_Tâches et exercices_:
1) D'après le texte fourni sur le New deal vert mondial, quelle part de l'énergie produite le solaire et l'éolien représentaient-ils en 2017 ?
2) Dans le texte fourni sur le New deal vert mondial, recopiez à l'identique le passage allant de « 2028 : c’est » jusqu'à « les énergies renouvelables. ».
3) Selon le texte fourni sur le New deal vert mondial, pourquoi un passage à une production basée à 100 % sur les énergies renouvelables est-il jugé possible malgré la faible part du solaire et de l'éolien en 2017 ? Répondez en une à trois phrases.

Jeremy Rifkin, l’une des voix les plus influentes du débat outre-atlantique, revient avec un essai intitulé le New deal vert mondial. L’homme qui conseille la Chine et l’Union européenne sur leurs politiques environnementales propose rien moins qu’un « plan économique pour sauver la vie sur terre ».
2028 : c’est la date à laquelle la « civilisation fossile » aura entamé son basculement vers une économie non carbonée. Résolument optimiste, l’auteur de cette prophétie, économiste particulièrement écouté, est persuadé que l’humanité peut passer en quelques années à un mode de production basé à 100 % sur les énergies renouvelables.
Comment est-ce possible alors qu’en 2017, la part du solaire et de l’éolien représentaient seulement 3% de l’énergie produite ? Tout simplement parce que c’est là que se trouvent les plus gros gisements de croissance. Les coûts ont baissé. Les solutions technologiques existent. Les choses ont déjà commencé à bouger. Et comme l’explique Rifkin dans une interview au Monde, le mouvement va aller en s’accélérant : « selon Carbon Tracker Initiative, un think tank britannique, ce point de bascule sera atteint lorsque 14 % de l’électricité sera fournie par le soleil et le vent. » Autre indice évoqué cette fois-ci devant Le Figaro : « selon Bloomberg, 20 % des véhicules vendus en 2028 seront électriques, contre 2,5 % aujourd’hui. »

_Données fournies_:
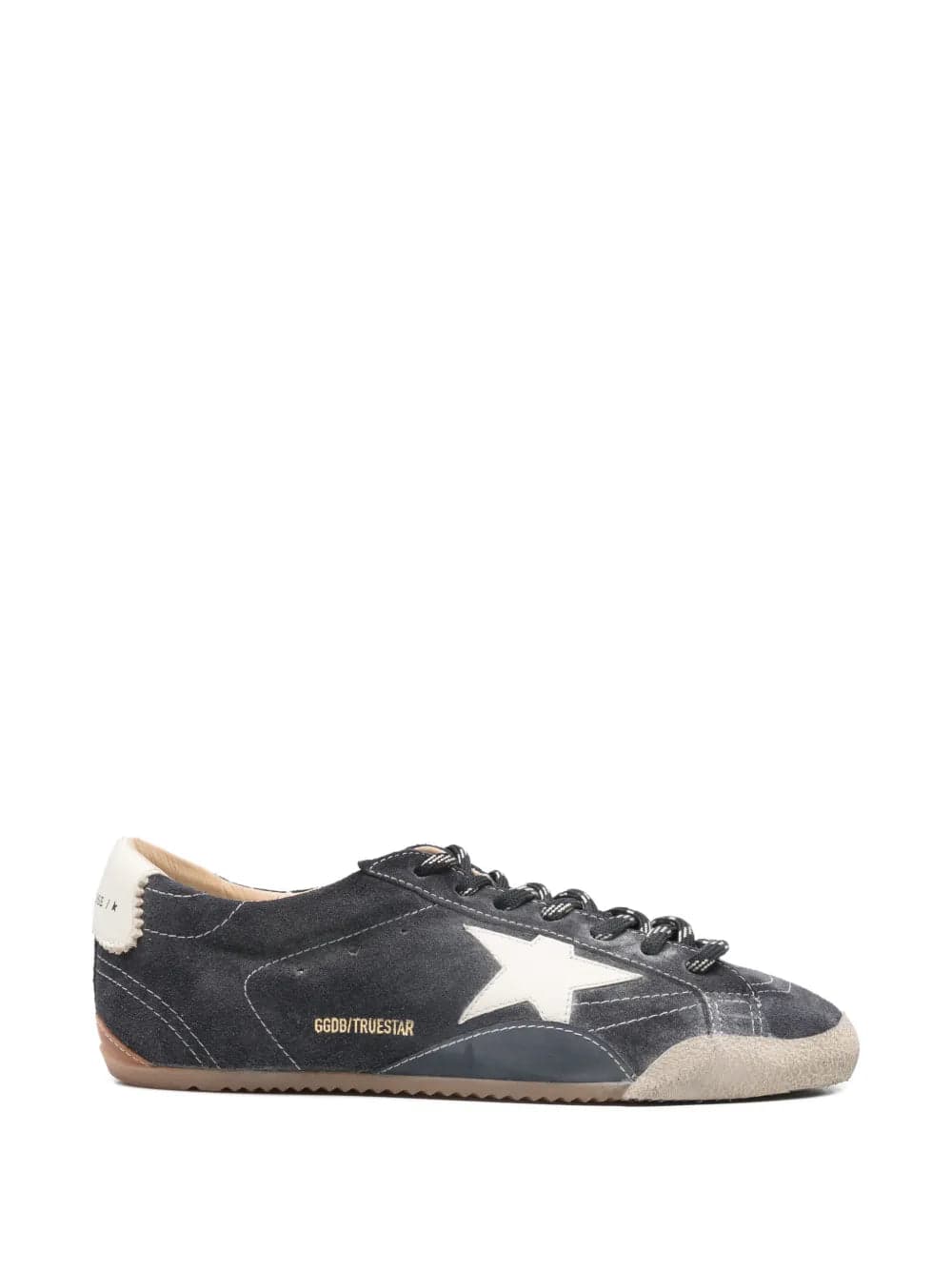 Golden Goose True-Star Blue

_Réponses aux tâches_:
1) Seulement 3 %.

2)
2028 : c’est la date à laquelle la « civilisation fossile » aura entamé son basculement vers une économie non carbonée. Résolument optimiste, l’auteur de cette prophétie, économiste particulièrement écouté, est persuadé que l’humanité peut passer en quelques années à un mode de production basé à 100 % sur les énergies renouvelables.

3) C'est dans ces énergies que se trouvent les plus gros gisements de croissance. Les coûts ont baissé, les solutions technologiques existent et les choses ont déjà commencé à bouger.